> **Directions**
Please repeat word for word the line containing "Amp como funciona" and every following line up to and including the last one below, pictures excluded.

Supplied information Start Marker

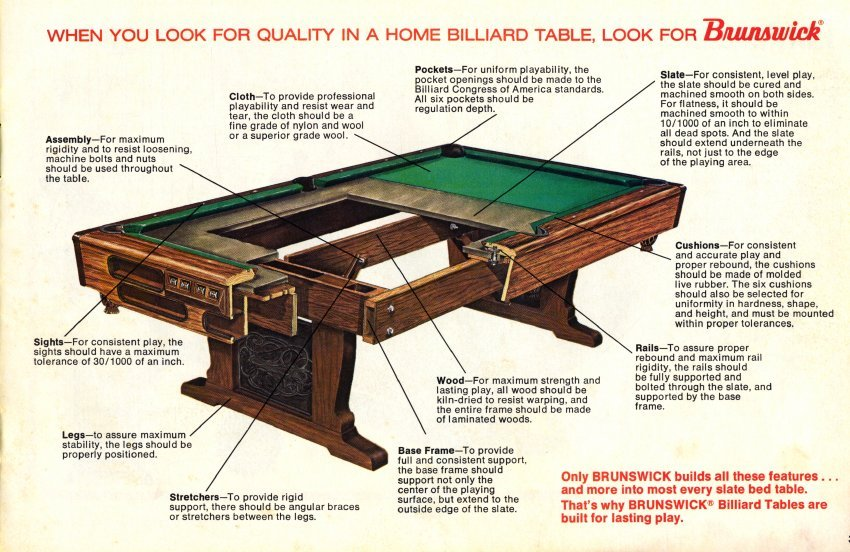 Catalog Mail Order - Brunswick commander pool table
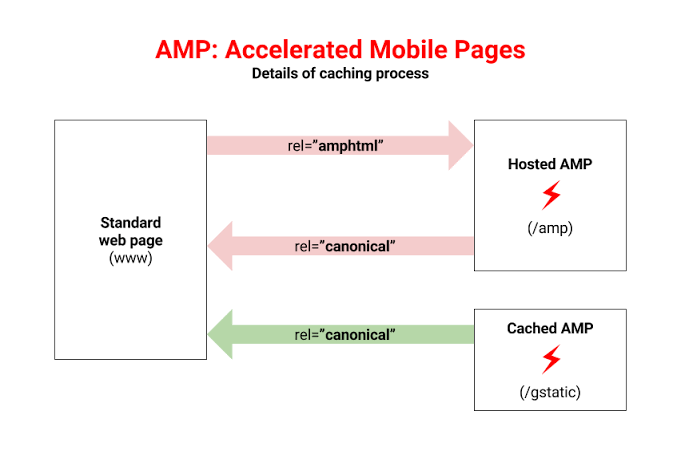 Amp como funciona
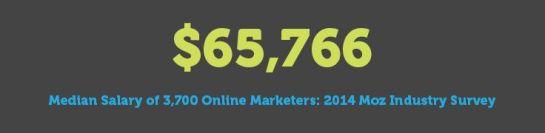 Salaire moyen d'un webmarketeur - AUTOVEILLE
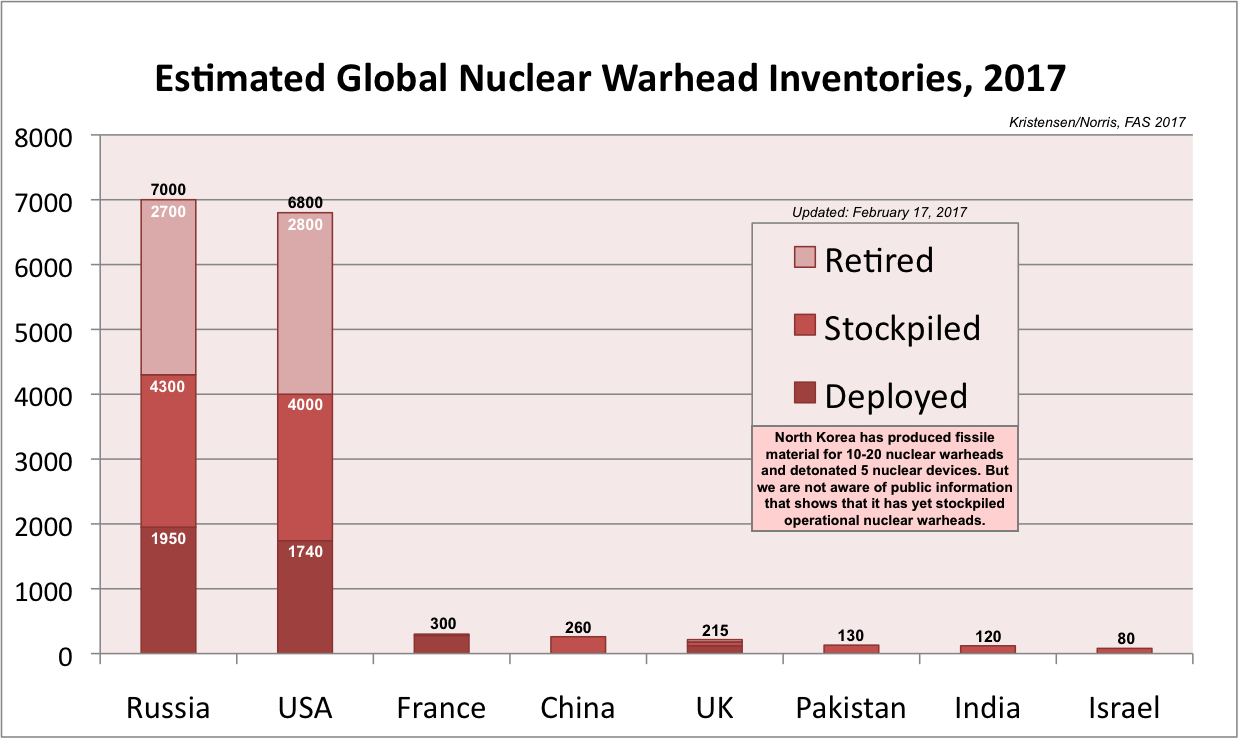 an overview of the types of nuclear weaponry The atomic bombs used on hiroshima and nagasaki were fission weapons the  nuclei of  u-238 is the most common isotope of uranium, making up 993% of.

Supplied information End Marker

> **Result**
 Amp como funciona
 Salaire moyen d'un webmarketeur - AUTOVEILLE
 an overview of the types of nuclear weaponry The atomic bombs used on hiroshima and nagasaki were fission weapons the  nuclei of  u-238 is the most common isotope of uranium, making up 993% of.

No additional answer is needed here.